BMJ Open. 2025 Jan 22;15(1):e090017. doi: 10.1136/bmjopen-2024-090017.
Among health researchers, there is a growing appreciation of the importance of the involvement of service users and members of the public. This recognition has not only resulted in involvement guidelines and improved research ethics but also an increasing use of consensus processes with service users and members of the public to determine research priorities and questions and to agree outcomes to be measured in intervention studies. There is, however, limited advice about how to safely involve survivors of violence and abuse in consensus-based studies.

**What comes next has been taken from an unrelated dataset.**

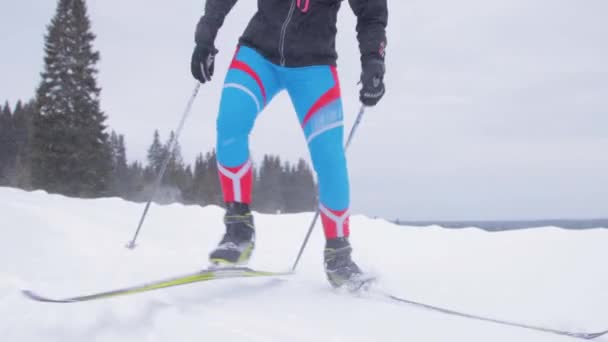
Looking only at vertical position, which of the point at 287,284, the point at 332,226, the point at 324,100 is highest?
the point at 324,100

METHODS/RESULTS: This commentary provides an overview of the adaptations made to a process of core outcome set development, to ensure that survivors of violence and abuse felt safe, heard and supported, and able to contribute in a meaningful way.
We advocate for an iterative process of listening to and learning from survivors, as well as buy-in from funders to ensure research studies are appropriately resourced and involve sufficient planning time.
在健康研究人员中,对服务使用者和公众参与的重要性的认识日益增强。这种认识不仅产生了参与指南并改进了研究伦理,还越来越多地与服务使用者和公众采用共识过程来确定研究重点和问题,并就干预研究中要衡量的结果达成一致。然而,关于如何安全地让暴力和虐待幸存者参与基于共识的研究的建议有限。
方法/结果:本评论概述了为核心结局集制定过程所做的调整,以确保暴力和虐待幸存者感到安全、被倾听和得到支持,并能够以有意义的方式做出贡献。
我们主张采用迭代过程,倾听幸存者的意见并向他们学习,同时争取资助者的支持,以确保研究获得适当的资源并拥有足够的规划时间。